To be clear, none of these lenses is better than any of the others, nor are any of the motivations. But because they describe such different facets and goals, it's no wonder that many are still so confused after repeatedly asking, "Yeah, but just tell me: What is DevOps?"

And as resources and sponsorships have flowed to support these different constituencies' framings, the incentive to maintain cohesion within the DevOps community, as opposed to doubling down on your own framing, is reduced. This leaves DevOps, conceptually, in a state of active disintegration, despite (and, because of) its popularity. It's a popularity that lacks a definition or any document to declare its own shared values.

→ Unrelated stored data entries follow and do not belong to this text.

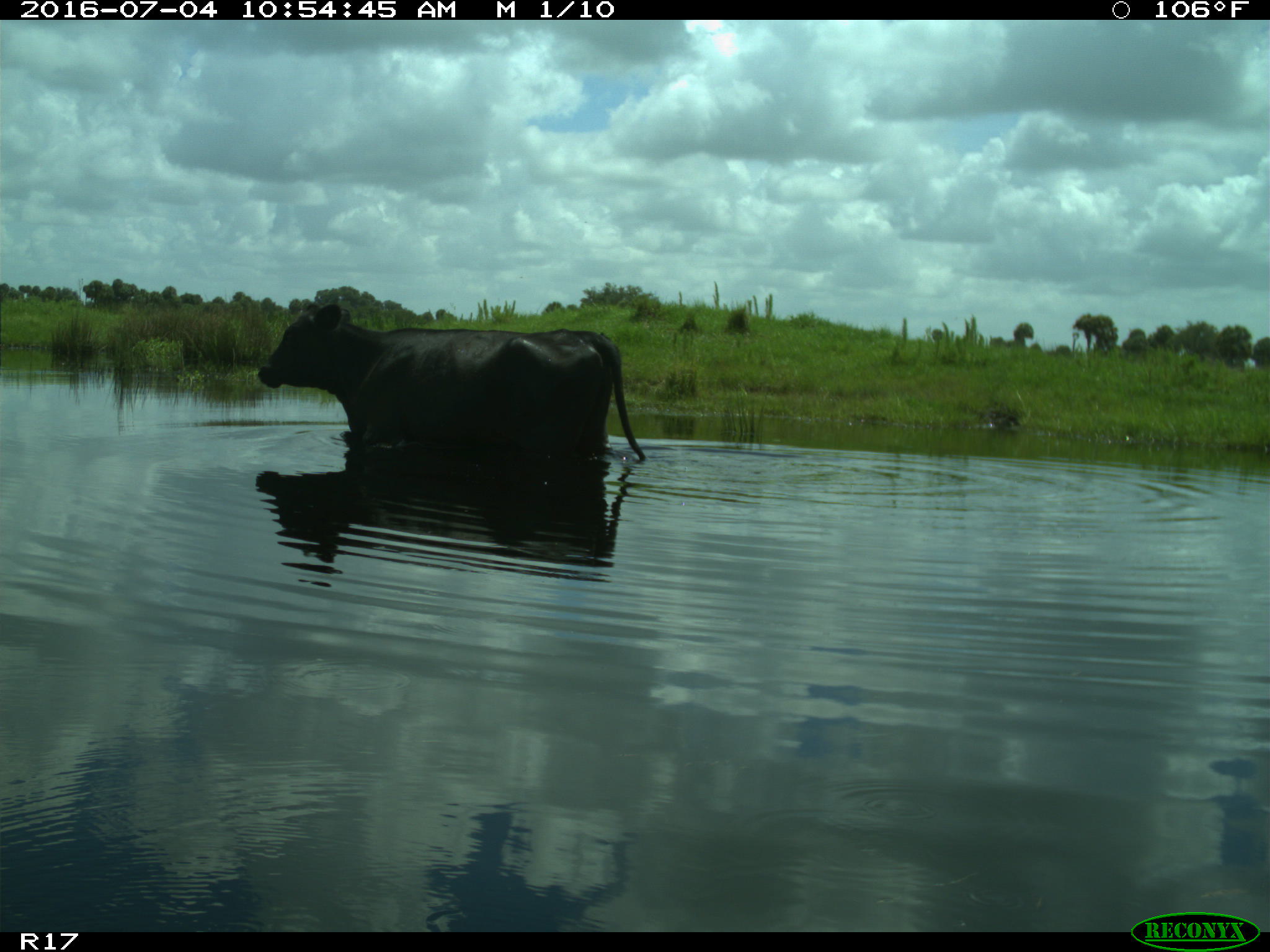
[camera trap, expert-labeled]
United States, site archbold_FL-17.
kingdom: Animalia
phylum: Chordata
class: Mammalia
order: Artiodactyla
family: Bovidae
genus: Bos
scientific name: Bos taurus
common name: domestic cow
Bos taurus (domestic cow).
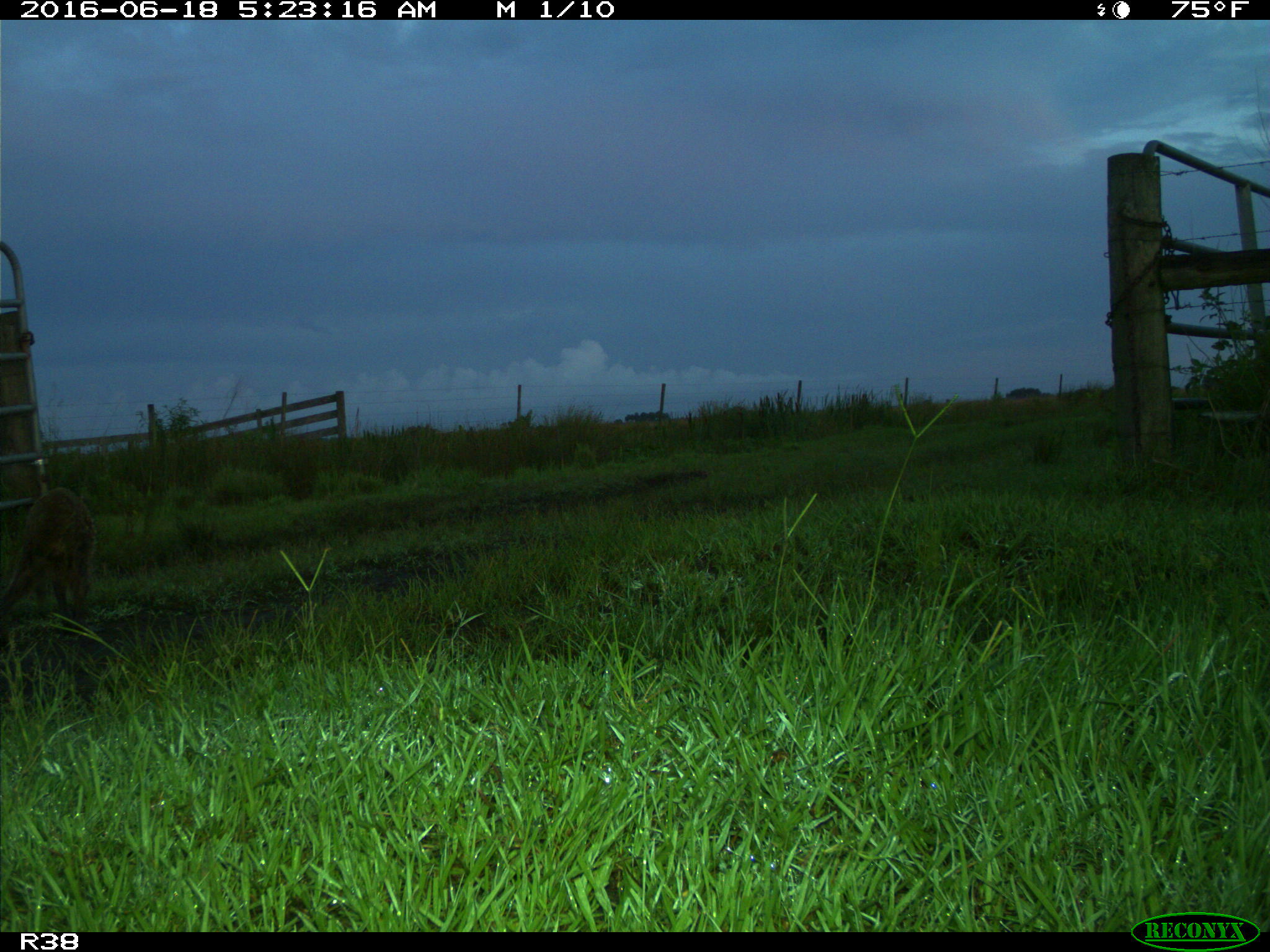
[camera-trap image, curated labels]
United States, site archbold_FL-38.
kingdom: Animalia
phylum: Chordata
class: Mammalia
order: Carnivora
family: Procyonidae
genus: Procyon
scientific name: Procyon lotor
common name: common raccoon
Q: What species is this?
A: Procyon lotor (common raccoon).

In effect, DevOps is becoming distractingly dissonant.

What you can do about it

So what does DevOps' disintegration mean for you? Should you just ignore DevOps? Probably not. But here's what you should do:

  • Pay attention to your silos and streams. One of the most astute observations about DevOps that I've read is that the vast majority of its problems continue to stem from the structures and incentives (both explicit and implicit) within organizations and a lack of understanding of the organizations' own software delivery value streams. Understanding these, and working to align them more with desired outcomes, is still the best activity you can pursue that will pay dividends.
  • Stop asking what DevOps is. No, really. Just stop. Accept the reality that asking ten people that question will net you fifteen answers. The definition doesn't matter. The behavioral patterns between people, teams, computers, and subsystems, however, will continue to matter, and many of those patterns have been documented at length. Read up on them; experiment with them; tweak them to your own context and environment. But beware of formulaic recipes and one-size-fits-all solutions and advice. That is, unless you want a wholesale repeat of the agile experience, where most of us followed the processes without ever understanding why we were doing so, only to wonder why we never got the advertised results.

To quote one of my favorite television series, Six Feet Under, "You can't take a picture of this. It's already gone." DevOps as we knew it, if we ever really knew it, is indeed already gone.

But that's okay, because that vacuum forces us to face head on what's really important: the unique complexities of our own team and our own company's tooling, diversity, incentives, empathy, and culture.

And there's one that thing DevOps has unarguably shown us: You should be constantly engaged in that process, no matter what you call it.